"If Pete——"
It didn't bear thinking of, so Quin wouldn't think of it. He was jealous, hideously jealous. He could have torn Pete asunder with his powerful hands. He felt his nerves in a network within him, and in his skin. They thrilled like fire.
"My poor little Jenny!"
Why, the fact was that he loved her! When one comes to think of it, this was a monstrous discovery for him to make. He had really never loved anyone, certainly not dead Lily, more certainly not that white woman over in Victoria, though he thought he had. What he felt for Jenny was a revelation; it made him a saint and a devil at once, as passion does even the best and worst of men. And Quin had force and fire, and bone, and muscle and a big heavy head and hands like clip-hooks. Now passion shook him as if he were a rag in the wind.

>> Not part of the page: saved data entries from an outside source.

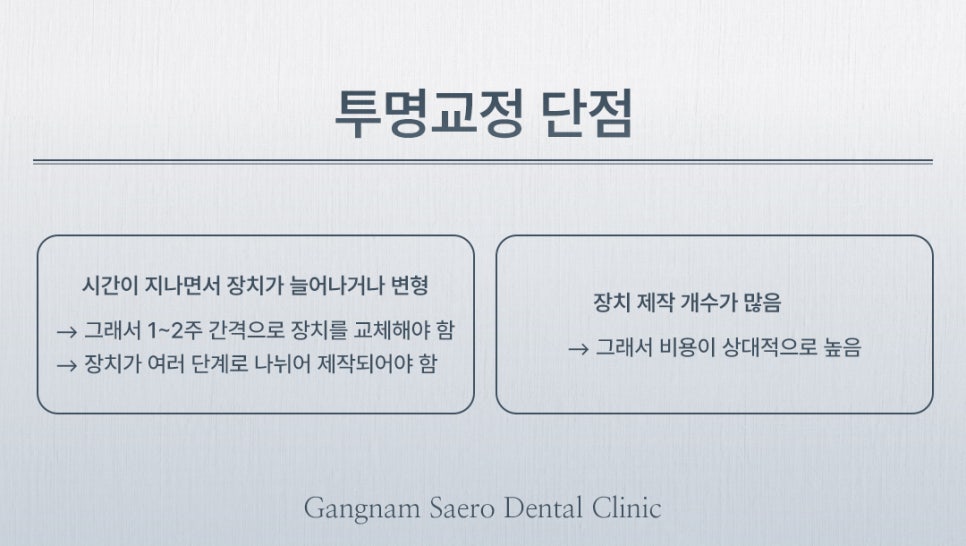 투명교정 단점

시간이 지나면서 장치가 늘어나거나 변형

→ 그래서 1~2주 간격으로 장치를 교체해야 함

→ 장치가 여러 단계로 나뉘어 제작되어야 함

장치 제작 개수가 많음

→ 그래서 비용이 상대적으로 높음

Gangnam Saero Dental Clinic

He came down to Shack-Town, and stopped. He was hot but again he sweated ice. He looked down the road and saw figures moving.
"Which is the shack?" he asked himself.
He went past Wong's house, where Jenny lay on a table with ten jabbering Chinamen around her. He heard a high-low sing-song of their chatter and cursed his boy Sam for leaving the house as he had done.
"I'll kick the damn stuffin' out of him," said Quin savagely.
He passed Indian Annie's and saw the group beyond it, standing about Pete's recumbent body. Skookum Charlie was almost in tears to think that Pete would be hanged. Annie wiped her bloody face with her skirt. Annawillee, howling curses at Pete, sat by her.
"What's all this?" said Quin, coming out of the darkness. He saw Pete, or rather saw a body. He spoke hoarsely.